Required tasks:
1. In the native title excerpt on community and social activities, reproduce everything from "Section 237(a) –" down to "vicinity [affidavit of Marjorie Foster [3] – [5]].", swapping "bush tucker" for "wild food".
2. According to the native title excerpt on community and social activities, what purposes is wood collected for?
3. Carry on the native title excerpt on community and social activities from the point where it stops.

Selected excerpt:
"""

Section 237(a) – Interference with the carrying on of community or social activities
[25] The native title party made the following submissions on community and social activities (OSC at para 42):
“42. The community or social activities of the native title group include:
a.Hunting, fishing, and gathering bush tucker [affidavit of Marjorie Foster [3] – [5]];
b.Collection of wood as firewood and for ceremonial and other purposes, including making artefacts [affidavit of Marjorie Foster [5]];
c.Camping [affidavit of Marjorie Foster [3] –[5]];
These activities occur over some or all of the licence area, and in its vicinity [affidavit of Marjorie Foster [3] – [5]].
These activities occur regularly and are carried on by more than isolated members … of the native title claim group [affidavit of Marjorie Foster [3] – [5]].”

"""

Stored data:
"""

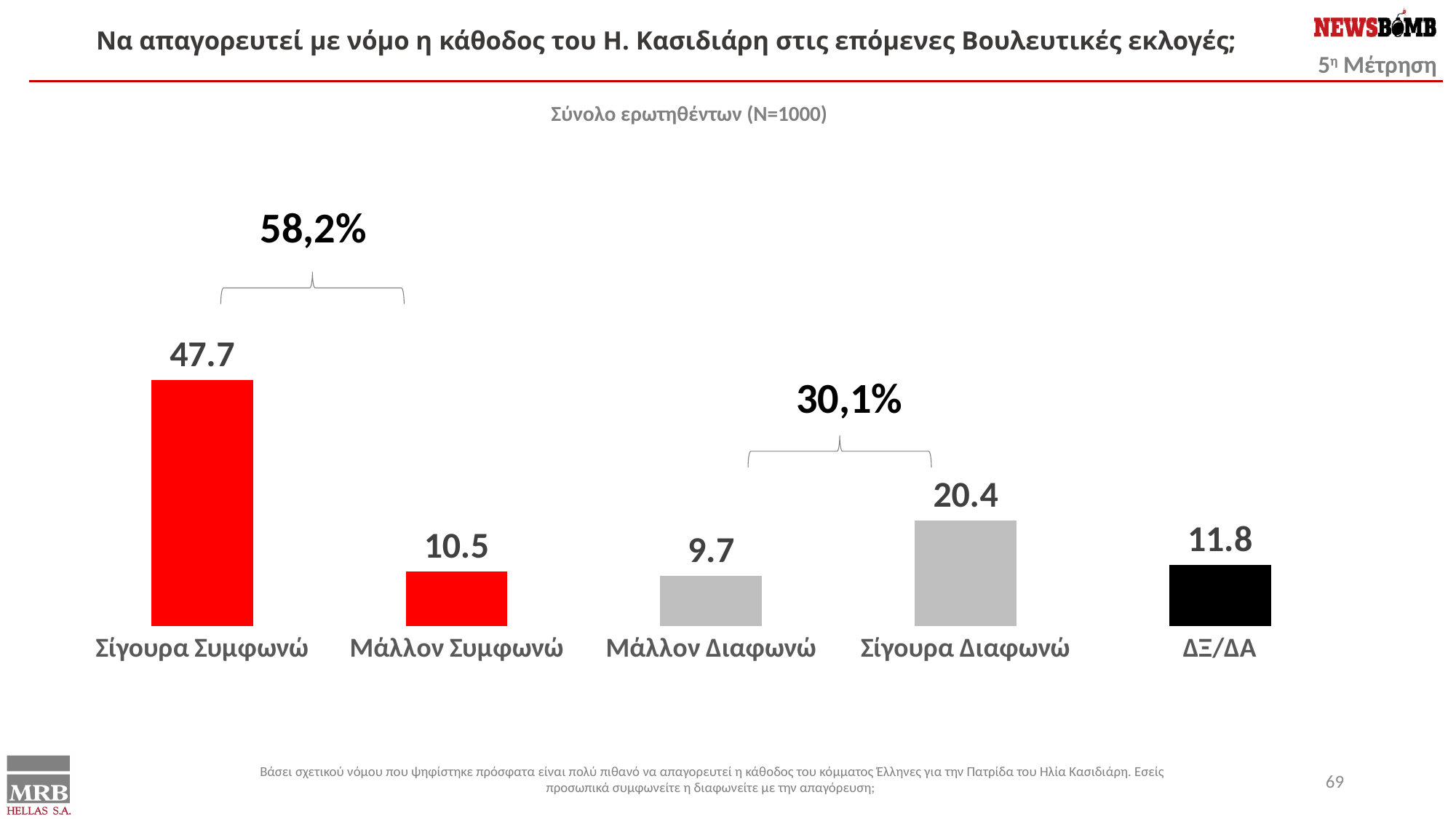
What is the value for Σίγουρα Συμφωνώ? 47.7 What is the difference between the values for Σίγουρα Συμφωνώ and Σίγουρα Διαφωνώ? 27.3 How many categories are shown in the chart? 5 What is the value for Μάλλον Συμφωνώ? 10.5 What is the value for ΔΞ/ΔΑ? 11.8 Which category has the lowest value? Μάλλον Διαφωνώ What is the value for Σίγουρα Διαφωνώ? 20.4 What is the value for Μάλλον Διαφωνώ? 9.7 What kind of chart is shown on the slide? Bar chart Which category has the highest value? Σίγουρα Συμφωνώ What combined percentage is shown above the bracket grouping Σίγουρα Συμφωνώ and Μάλλον Συμφωνώ? 58,2% Which is larger, the value for Σίγουρα Διαφωνώ or the value for ΔΞ/ΔΑ? Σίγουρα Διαφωνώ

"""

Answers to each task:
1.
Section 237(a) – Interference with the carrying on of community or social activities
[25] The native title party made the following submissions on community and social activities (OSC at para 42):
“42. The community or social activities of the native title group include:
a.Hunting, fishing, and gathering wild food [affidavit of Marjorie Foster [3] – [5]];
b.Collection of wood as firewood and for ceremonial and other purposes, including making artefacts [affidavit of Marjorie Foster [5]];
c.Camping [affidavit of Marjorie Foster [3] –[5]];
These activities occur over some or all of the licence area, and in its vicinity [affidavit of Marjorie Foster [3] – [5]].

2. As firewood and for ceremonial and other purposes, including making artefacts.

3.
[26] It is clear from the above extract from the Contentions of the native title party, that significant reliance is placed on the community or social activities that are deposed to by Mrs Foster. In her Affidavit, Mrs Foster deposes that her son Mickey lives in a house near Mt Thomas. The government party points out (GPCR at para 91) that there is no information provided by the native title party that would assist in locating this house in relation to ELA 22186. While that is true, the Tribunal was presented with an Affidavit by Mrs Foster in DO01/84 in which she also referred to this house. The mapping supplied in that inquiry discloses that Mt Thomas is located in the south east corner of ELA 22495. Mrs Foster deposed in the Affidavit submitted in that matter that her son Mickey’s house was located just south of ELA 22495. This Affidavit is set out in full in Kathleen Parry & Ors/Troy Resources NL/Northern Territory DO01/84, unreported, Member Sosso 24 May 2002 at [8]. Suffice it to say, the house that Marjorie Foster refers to is located more than 50 km south west of the proposed tenement.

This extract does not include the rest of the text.